Security

Website admin cPanel hacked, loses a bunch of folks' contact details

Press the big red password reset button anyway

Website administration firm cPanel told customers that it had been hacked over the weekend, potentially exposing contact information in the process.

Customers' names, contact details, and encrypted (and salted) passwords were publicly aired due to a series of unfortunate events.

Payment information, kept on a separate system, remains safe.

Passwords ought to be safe too, but cPanel is taking the opportunity to get customers with older password encryption to change up anyway.

“I am writing to let you know that one of our user databases may have been breached,” the firm warned customers in an email over the weekend (republished online here). “Although we successfully interrupted the breach, it is still possible that user contact information may have been susceptible.”

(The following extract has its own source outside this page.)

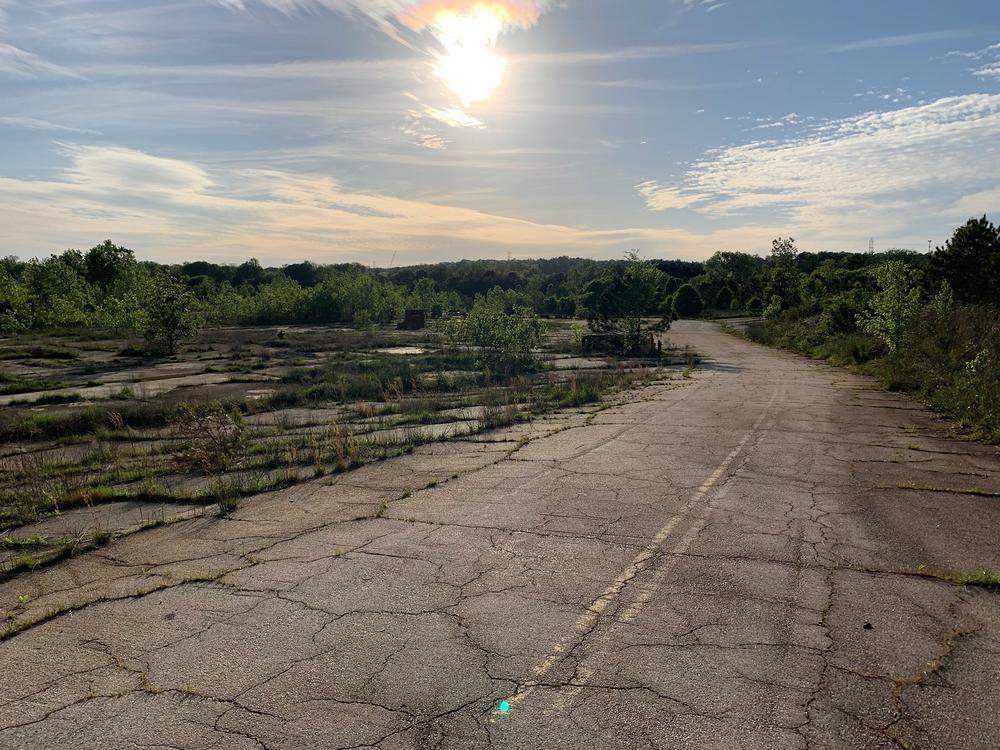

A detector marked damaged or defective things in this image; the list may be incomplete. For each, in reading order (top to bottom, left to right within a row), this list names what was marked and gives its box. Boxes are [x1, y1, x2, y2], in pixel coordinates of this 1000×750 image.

cracked asphalt road [1, 324, 1000, 750]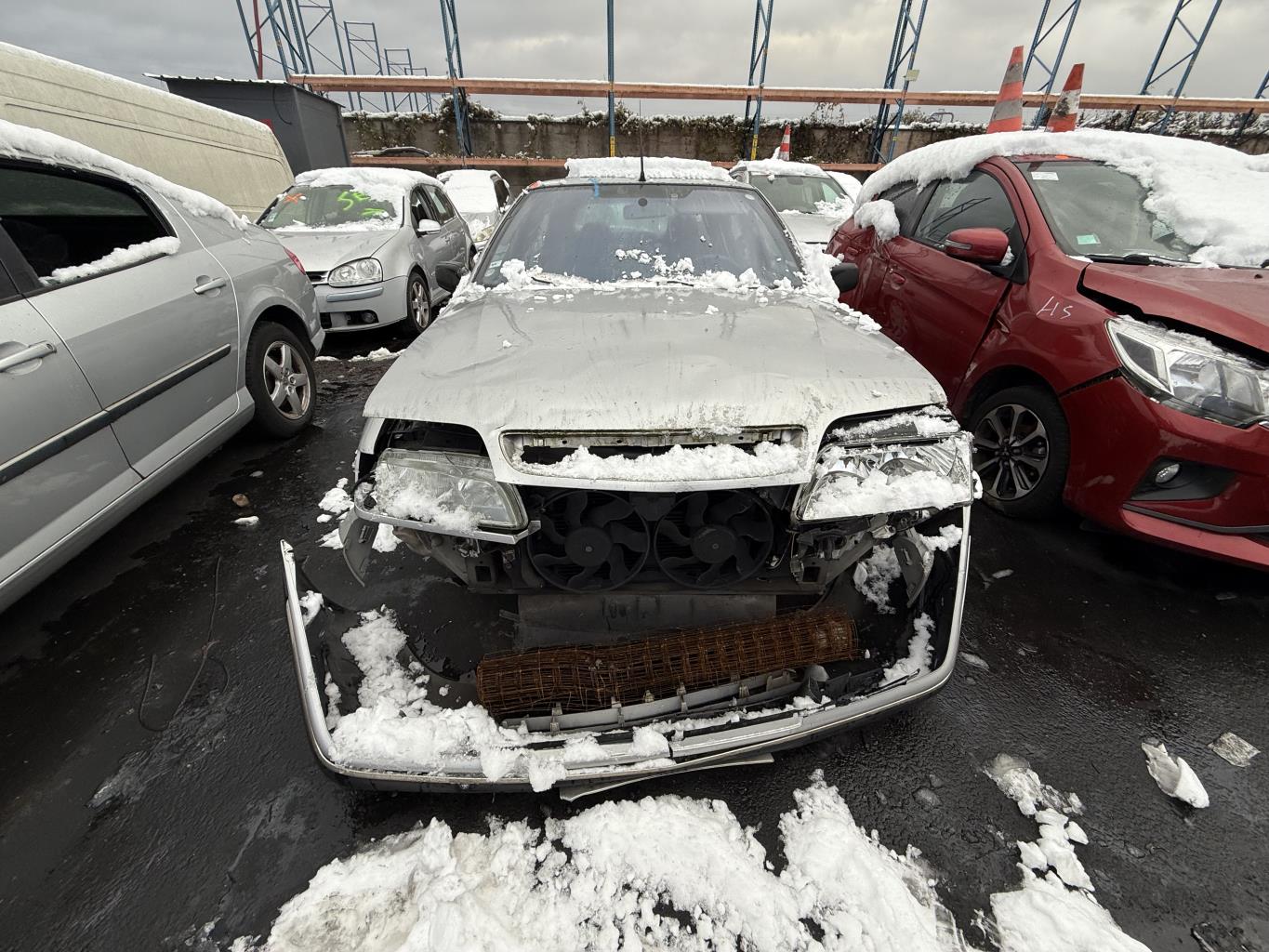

“The customer contact information that may have been susceptible is limited to names, contact information, and encrypted (and salted) passwords. Please note that our credit card information is stored in a separate system designed for credit card storage and is not impacted by this possible breach.”

“Although current passwords are stored salted and encrypted, we are accelerating our move to stronger password encryption at the same time in order to minimize disruption. In order to safeguard the system, we will force all users with older password encryption to change their passwords,” it added.

This is a fairly minor breach and the main outcome – if crooks manage to get their hands on the potentially exposed contact info – is more convincing phishing emails.

cPanel, which provides tools for managing Unix-powered websites, disregarded requests for comment from El Reg.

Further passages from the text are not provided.